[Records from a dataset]
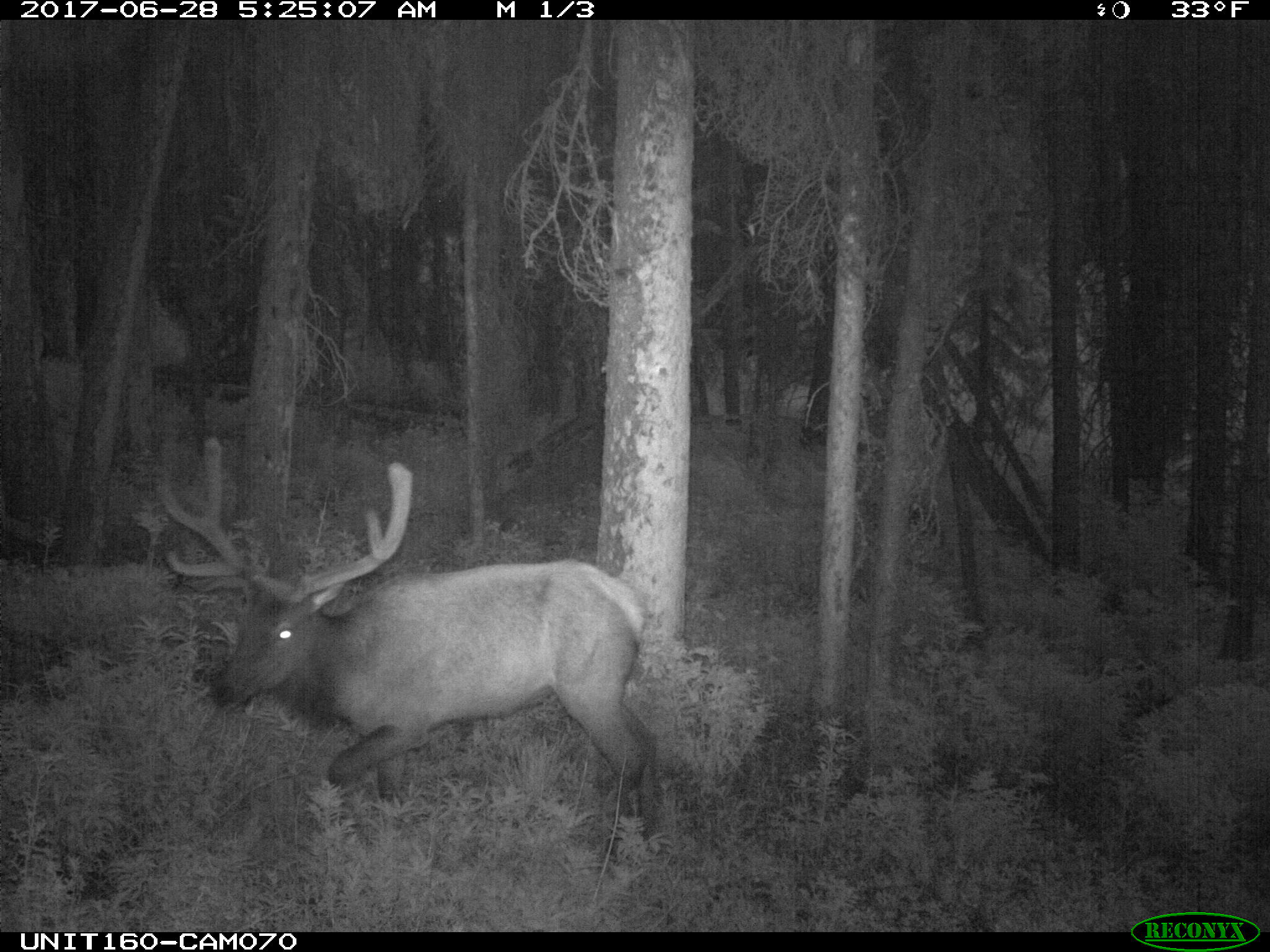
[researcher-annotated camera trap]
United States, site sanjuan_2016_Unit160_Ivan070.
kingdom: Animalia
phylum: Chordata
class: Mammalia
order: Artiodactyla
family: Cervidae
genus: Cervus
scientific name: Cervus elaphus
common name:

> [Work instructions]:
Exclude the pictures. Write out the remaining data exactly.

> [Output below]:
[researcher-annotated camera trap]
United States, site sanjuan_2016_Unit160_Ivan070.
kingdom: Animalia
phylum: Chordata
class: Mammalia
order: Artiodactyla
family: Cervidae
genus: Cervus
scientific name: Cervus elaphus
common name:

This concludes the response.